Your eyes need tears to stay healthy. Tears flush any dust or particles out of the eye and keep the eyes moist and comfortable. Certain enzymes found in tears eliminate bacteria that are present in the eye on occasion.
When the eyes have insufficient tears, the results are often discomfort such as persistent feelings of dryness, burning, itching or the feeling of something in your eye. To the surprise of many, sometimes dry eyes cause eyes to water excessively as the eyes try to defend against inadequate tearing.
Dry eyes are caused by a several reasons. One factor is age as most individuals that suffer from dry eyes are adults, and often women during menopause. Reduction in tear production can also be a side effect of a number of medicines. Dry or dusty air, and dry heat or air circulation can also be the cause. In addition, certain systemic diseases or problems with producing tears, excessive computer use or contact lens wear can result in dry eyes.
Dry eye symptoms can often be improved by using lubricating eye drops to put moisture back into the eye. Your eye doctor can instruct you which eye drops to get and how to use them. If over the counter options don’t help your doctor might prescribe prescription drops that actually enhance tear production.

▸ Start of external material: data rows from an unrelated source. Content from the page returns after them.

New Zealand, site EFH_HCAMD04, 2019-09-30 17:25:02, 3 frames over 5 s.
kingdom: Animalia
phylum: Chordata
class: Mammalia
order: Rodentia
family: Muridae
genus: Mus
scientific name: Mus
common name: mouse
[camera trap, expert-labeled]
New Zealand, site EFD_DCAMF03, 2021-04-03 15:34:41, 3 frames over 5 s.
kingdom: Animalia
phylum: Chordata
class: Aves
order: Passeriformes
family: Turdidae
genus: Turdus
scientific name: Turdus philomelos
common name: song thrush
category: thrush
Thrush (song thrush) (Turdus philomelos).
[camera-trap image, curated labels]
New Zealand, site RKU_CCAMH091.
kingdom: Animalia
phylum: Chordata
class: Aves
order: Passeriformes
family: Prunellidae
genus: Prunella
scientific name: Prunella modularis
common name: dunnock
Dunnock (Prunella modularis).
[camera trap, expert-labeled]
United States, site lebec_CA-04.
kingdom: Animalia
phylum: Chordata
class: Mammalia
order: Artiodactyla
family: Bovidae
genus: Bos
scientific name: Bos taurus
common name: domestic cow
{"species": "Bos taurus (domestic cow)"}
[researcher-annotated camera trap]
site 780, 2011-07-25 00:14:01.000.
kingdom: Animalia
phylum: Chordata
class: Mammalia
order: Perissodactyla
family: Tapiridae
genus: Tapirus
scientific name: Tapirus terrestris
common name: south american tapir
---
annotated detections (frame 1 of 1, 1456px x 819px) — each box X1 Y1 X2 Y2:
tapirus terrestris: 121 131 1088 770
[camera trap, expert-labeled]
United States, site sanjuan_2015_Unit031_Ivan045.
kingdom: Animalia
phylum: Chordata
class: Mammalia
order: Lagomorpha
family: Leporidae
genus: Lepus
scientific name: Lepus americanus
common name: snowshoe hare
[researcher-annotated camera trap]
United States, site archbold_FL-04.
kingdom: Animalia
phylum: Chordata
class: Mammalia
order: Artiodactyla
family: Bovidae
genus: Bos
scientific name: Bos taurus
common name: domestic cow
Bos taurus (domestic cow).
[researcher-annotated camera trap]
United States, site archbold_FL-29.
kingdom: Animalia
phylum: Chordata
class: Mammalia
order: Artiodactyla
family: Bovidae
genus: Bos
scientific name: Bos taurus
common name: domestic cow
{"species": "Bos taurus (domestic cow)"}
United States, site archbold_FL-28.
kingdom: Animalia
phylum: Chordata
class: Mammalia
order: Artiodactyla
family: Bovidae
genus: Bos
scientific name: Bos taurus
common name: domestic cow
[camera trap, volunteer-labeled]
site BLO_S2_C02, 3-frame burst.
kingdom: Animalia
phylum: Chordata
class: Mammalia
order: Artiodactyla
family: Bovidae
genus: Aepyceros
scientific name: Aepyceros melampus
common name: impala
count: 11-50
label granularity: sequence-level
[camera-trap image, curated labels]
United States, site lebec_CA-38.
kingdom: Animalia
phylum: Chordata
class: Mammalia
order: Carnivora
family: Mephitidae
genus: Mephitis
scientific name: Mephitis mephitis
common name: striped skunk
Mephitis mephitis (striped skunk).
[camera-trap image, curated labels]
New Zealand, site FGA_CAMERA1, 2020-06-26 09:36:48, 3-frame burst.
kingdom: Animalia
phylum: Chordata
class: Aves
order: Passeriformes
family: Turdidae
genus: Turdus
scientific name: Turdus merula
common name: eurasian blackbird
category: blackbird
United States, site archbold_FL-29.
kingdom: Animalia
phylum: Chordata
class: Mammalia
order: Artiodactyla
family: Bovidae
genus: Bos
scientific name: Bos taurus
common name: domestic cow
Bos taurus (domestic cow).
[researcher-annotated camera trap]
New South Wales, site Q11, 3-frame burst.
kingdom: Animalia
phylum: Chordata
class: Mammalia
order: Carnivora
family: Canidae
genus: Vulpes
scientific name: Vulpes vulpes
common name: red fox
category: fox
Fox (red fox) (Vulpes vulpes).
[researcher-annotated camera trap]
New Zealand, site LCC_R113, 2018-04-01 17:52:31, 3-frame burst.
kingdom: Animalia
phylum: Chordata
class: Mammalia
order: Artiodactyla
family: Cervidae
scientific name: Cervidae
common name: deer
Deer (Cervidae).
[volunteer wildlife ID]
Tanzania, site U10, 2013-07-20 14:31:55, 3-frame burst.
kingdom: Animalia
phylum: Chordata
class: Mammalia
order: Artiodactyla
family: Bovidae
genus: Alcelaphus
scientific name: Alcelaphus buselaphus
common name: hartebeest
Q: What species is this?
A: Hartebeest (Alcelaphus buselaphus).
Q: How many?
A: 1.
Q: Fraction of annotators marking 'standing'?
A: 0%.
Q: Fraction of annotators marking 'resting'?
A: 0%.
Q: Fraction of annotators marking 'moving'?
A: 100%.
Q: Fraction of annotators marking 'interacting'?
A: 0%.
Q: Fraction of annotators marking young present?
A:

If artificial tears aren’t helpful, your eye care professional might want to try Lacrisert, an insert placed inside the eyelid that continually releases lubricants at various intervals. Another option might be punctual plugs which help the eye remain lubricated by inhibiting tears from draining too quickly. Some eye doctors will suggest you try ways for you to adapt your environment and your diet to lessen the symptoms as well.
In the majority of cases, dry eyes will not result in any permanent damage but can be an annoyance. However, very serious dry eyes could make you more at risk of infection so it is a good idea to consult with your eye doctor.
It’s not necessary to live with dry, itchy, burning eyes - visit your optometrist as soon as possible!